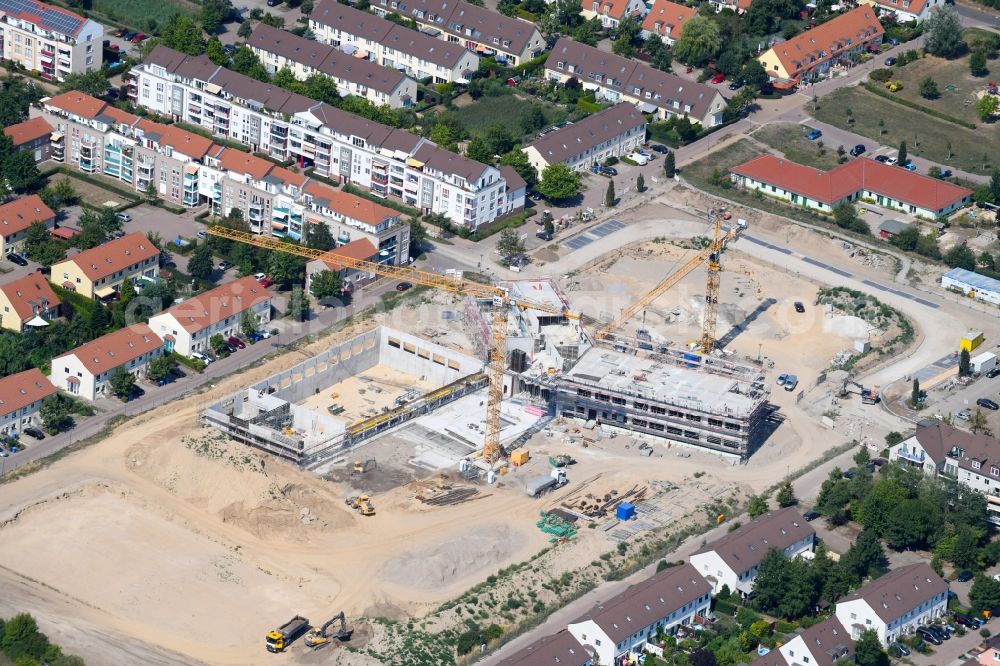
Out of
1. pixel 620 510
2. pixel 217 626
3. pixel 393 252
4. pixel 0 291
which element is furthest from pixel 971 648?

·····

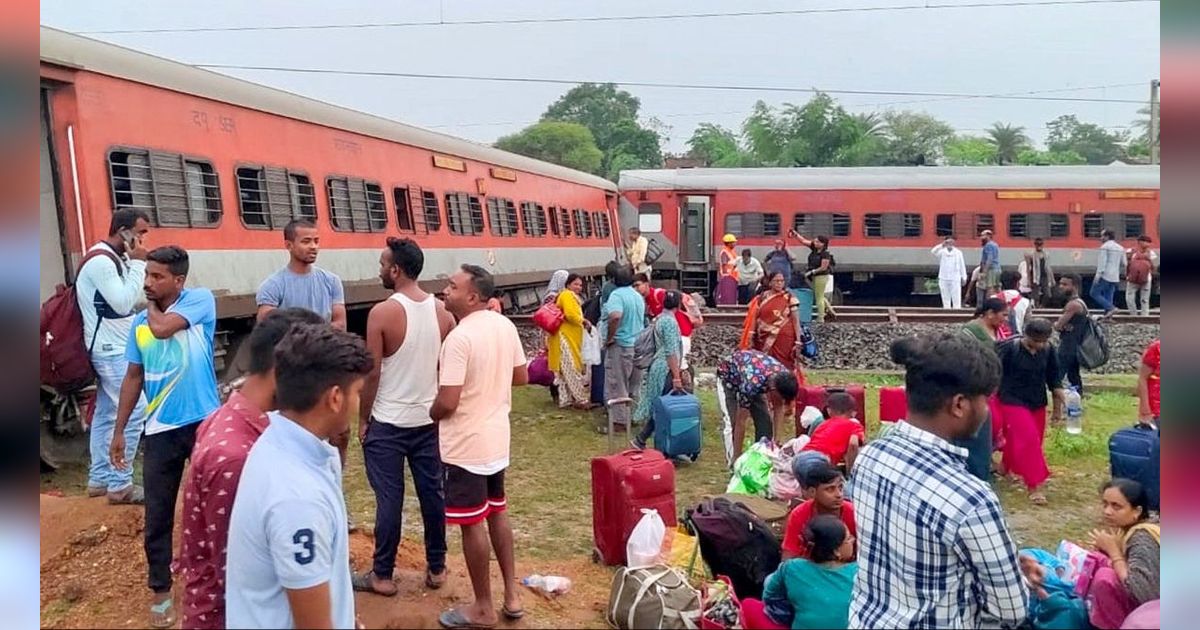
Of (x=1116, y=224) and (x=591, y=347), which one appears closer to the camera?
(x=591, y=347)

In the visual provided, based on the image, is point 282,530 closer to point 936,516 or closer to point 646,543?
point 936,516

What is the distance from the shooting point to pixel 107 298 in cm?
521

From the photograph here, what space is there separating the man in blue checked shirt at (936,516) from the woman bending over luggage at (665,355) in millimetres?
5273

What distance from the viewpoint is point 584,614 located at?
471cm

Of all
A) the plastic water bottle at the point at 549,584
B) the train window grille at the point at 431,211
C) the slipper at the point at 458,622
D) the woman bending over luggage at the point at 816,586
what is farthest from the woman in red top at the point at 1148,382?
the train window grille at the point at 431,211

·····

Pick out each line in the entries above that contains the word "over".

EXERCISE OUTPUT →
From the photograph here, what space is there separating the man in blue checked shirt at (936,516) from the woman bending over luggage at (665,355) in millimetres?
D) the woman bending over luggage at the point at 816,586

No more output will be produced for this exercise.